Given text –
[Start of Attachment]

Making the DumTeeDum map part 2.

Sketching out ideas.

Picture of sketchbook and coffee.

Our process starts by defining the outcome and working out the best/most efficient way to achieve it.

We then build and test in tight iterations, changing tack as new ideas come in and limits are reached. We try to grow our products organically based on user feedback and demand instead of putting too much up-front work on something which nobody wants. (We learned this the hard way).

The original outcome was defined:

"Help people find other Archers fans nearby so they can meet up."

Great! We're helping connect people! I can get onboard with that.

The most obvious idea is a map. Maps have built-in discoverability and a great way to convey information visually. Everyone can read a map, right?

Hatching the eggs.

For v0.1 we decided to integrate with Twitter to start with... Tweet your location and appear on the map.

This is where it started to get complicated. Twitter provides geolocation details but only when the user's security settings allow it. This was unreliable, so we decided to get the user to tweet their location.

[End of Attachment]

Requirement – Carry on the account of building the DumTeeDum map from its last sentence.

Dataset excerpt –
[Start of Attachment]

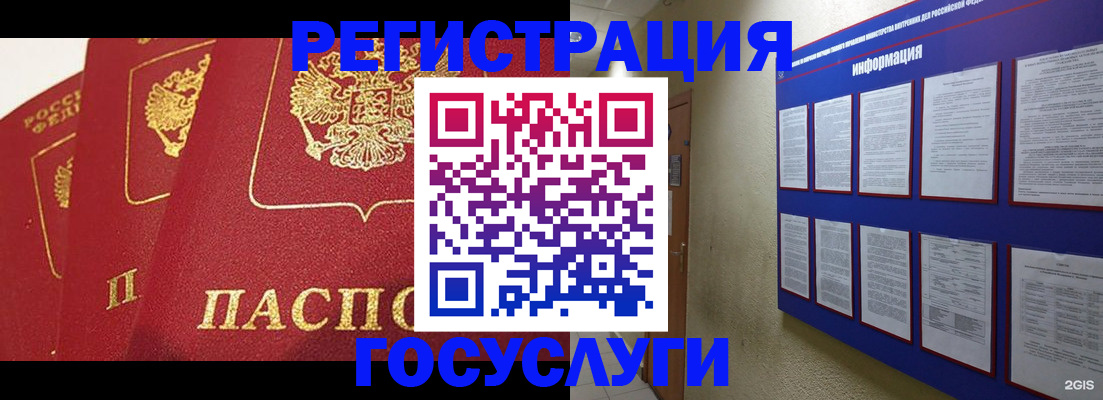 регистрация в Краснодаре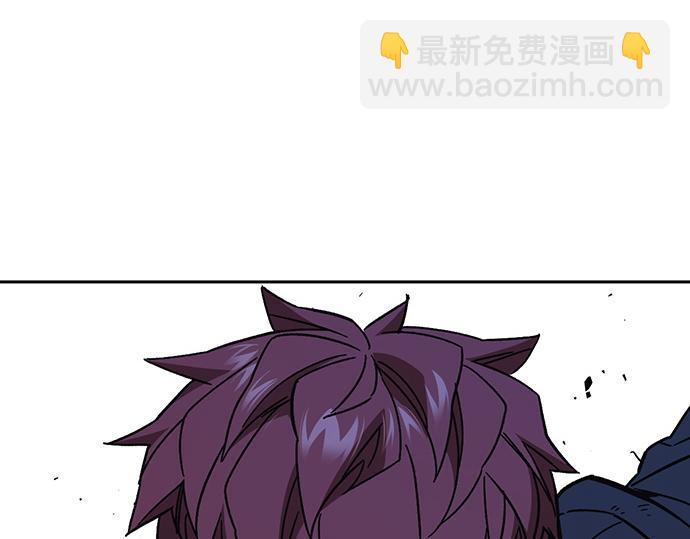 痞子學霸 - 第3季第63話(2/6) - 7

[End of Attachment]

Task output –
We wrote a Twitter bot in Python3 which followed a hashtag and geocoded the locations that were tweeted.

Initial tests worked OK as long as you typed in exactly what the bot expected. In the end, most of the bot code was sanitising, spell-checking and tokenising the input.

There's two Bostons?

Yes, we slammed straight into the old chestnut that many town names exist in more than one country.

Solved, by conversational UI! Maybe.

This was genius! We'd just program the Tweet bot to ask the original tweeter for clarification of what country they are in, with a numbered list like:

  1. United Kingdon
  2. United States
  3. France
  4. Germany

(It's surprising how many countries share the same town names.)

This also worked well, but the bot is starting to get complicated. It now has to backtrack up the thread to work out what the responses relate to. This would prove to be the achilles heel, but initial tests proved it would actually work.

Happy we could get the data out of social media, we just needed to get it into the map. For this we'd use a standard called GeoJSON which is widely used and well documented.

We didn't want the overhead of database lookups but were concerned with how big the GeoJSON feed might get if a lot of people joined the map.

Geohashes to the rescue!

Geohashing basically draws a grid around the world and gives each square a text short code. Any points in the same square have the same geohash. For example: Salisbury, UK converts to a 3 character geohash of gcn. All points in a box around Salisbury will get the same geohash/short code.

Check out this link for a great demonstration of geohashing.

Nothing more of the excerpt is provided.